The American College of Radiology Reporting and Data Systems (RADS) standardizes communication of imaging findings. As of August 2023, there have been 9 disease-specific systems endorsed by the American College of Radiology, referring to products from the lexicons to report templates [13]. RADS reduces terminology variability, facilitates communication between radiologists and referring physicians, allows consistent evaluations, and conveys clinical significance to improve care. However, complexity and unfamiliarity limit adoption. Consequently, endeavors should be pursued to broaden the implementation of RADS. Therefore, we conducted this study to evaluate LLM’s capabilities on a focused RADS assignment task for radiology reports.

A prompt serves as a directive or instruction given to LLMs to generate a particular response. The technique of “prompt tuning” has emerged as a valuable approach to refine the performance of LLMs, particularly for specific domains or tasks [14]. By providing structured queries or exemplary responses, the output of chatbots can be tailored for accurate and relevant answers. Such prompt-tuning strategies leverage LLMs’ knowledge while guiding appropriate delivery for particular challenges [14]. Given the complexity and specificity of the RADS categorization, our investigation emphasizes different prompt impacts to assess chatbot capabilities and potential performance enhancement through refined prompting tuning.

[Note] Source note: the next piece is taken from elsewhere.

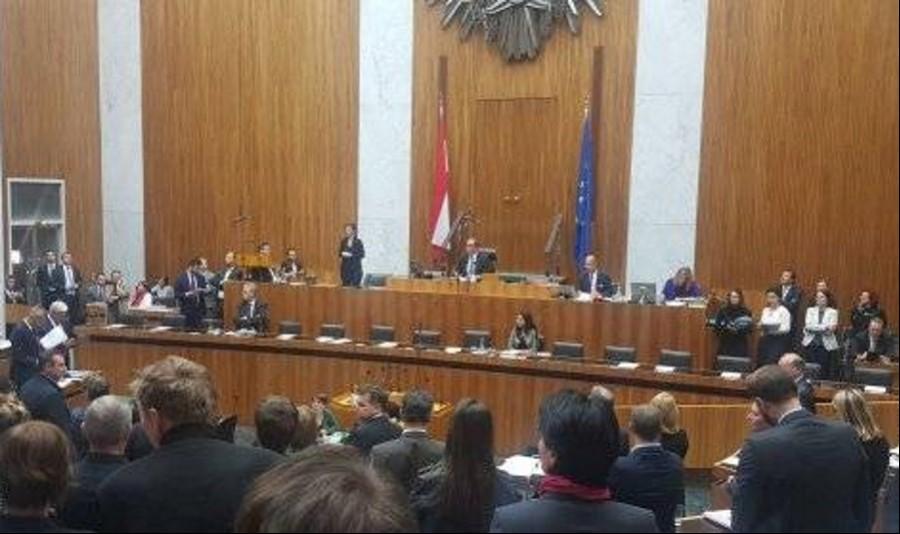 Avusturya Parlamentosundan Türkiye'ye silah ambargosu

In this study, our primary objective was to meticulously evaluate the performance of 3 LLMs (GPT-3.5, GPT-4, and Claude-2) for RADS categorization using different prompt-tuning strategies. We aimed to test their accuracy and consistency in RADS categorization and shed light on the potential benefits and limitations of relying on chatbot-derived information for the categorization of specific RADS.

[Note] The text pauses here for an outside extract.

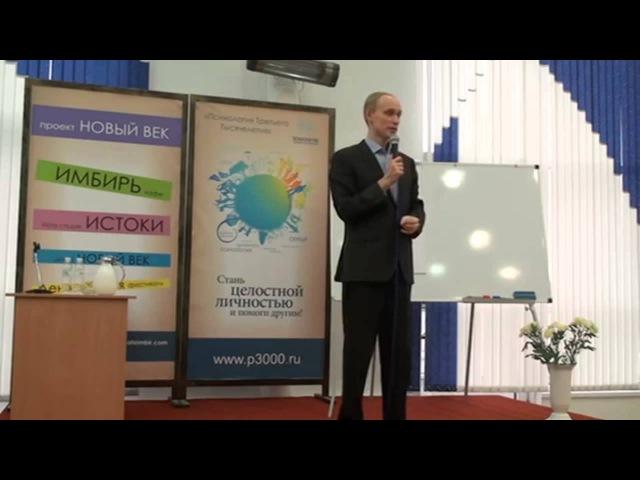 Олег Гадецкий Притча Внутренняя свобода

Methods Ethical Considerations

As the study was based on radiological data that were artificially generated by radiologists and did not involve the participation of human subjects, the study was determined to be exempt from ethical review, in accordance with the regulations established by the institutional review board of Henan Provincial People’s Hospital.

Study Design

The workflow of the study is shown in Figure 1. We conducted a cross-sectional analysis in September 2023 to evaluate the competency of 3 chatbots—GPT-3.5, GPT-4 (OpenAI, August 30, 2023 version) [15], and Claude-2 (Anthropic) [16]—in the task of assigning 3 RADS categorizations to radiology reports. Given the chatbot’s knowledge cessation was as of September 2021, we opted for Liver Imaging Reporting & Data System (LI-RADS) version 2018 [17], Lung CT (computed tomography) Screening Reporting & Data System (Lung-RADS) version 2022 [18], and Ovarian-Adnexal Reporting & Data System (O-RADS) magnetic resonance imaging (MRI) (developed in 2022) [19] as the yardsticks to compare the responses engendered by GPT-3.5, GPT-4, and Claude-2. A total of thirty radiology reports for either CT or MRI examinations were composed for this analysis, with 10 cases representing each of the 3 RADS reporting systems. The radiology reports used for testing were generated by radiologists with more than 10 years’ experience to correct the wording styles from real-life cases based on respective RADS systems. For each RADS (ie, LI-, Lung-, and O-RADS), we attempted to reflect the complexity and diversity so that the reports cover typical cases in clinical practice. Therefore, reports with 2-3 simple cases and 7-8 challenging cases were generated for 1 RADS. These include scenarios such as prior examination comparison, the presence of multiple nodules, extensive categorization under different RADS systems, and updates from the most recent LI-RADS and Lung-RADS guidelines. The characteristics of radiology reports for each RADS and the distribution of the number of the reports across the 3 RADS are shown in Multimedia Appendix 1. The objective was to evaluate the performance of chatbots on a highly structured radiology workflow task involving cancer risk categorization based on structured report inputs. The study design focused on a defined use case to illuminate the strengths and limitations of existing natural language-processing technology in this radiology subdomain.

Figure 1

Flowchart of the study design. CT: computed tomography; LI-RADS: Liver Imaging Reporting & Data System; Lung-RADS: Lung CT Screening Reporting & Data System; MRI: magnetic resonance imaging; O-RADS: Ovarian-Adnexal Reporting & Data System; RADS: Reporting and Data Systems.

Prompts

We collected and analyzed responses from GPT-3.5, GPT-4, and Claude-2 for each case. To mitigate bias, the radiological findings were presented individually via separate interactions, with corresponding responses saved for analysis. Three prompt templates were designed to elicit each RADS categorization along with explanatory rationale: Prompt-0 was a zero-shot prompt, merely introducing the RADS assignment task, such as “Your task is to follow Lung-RADS version 2022 guideline to give Lung-RADS category of the radiological findings delimited by angle brackets.”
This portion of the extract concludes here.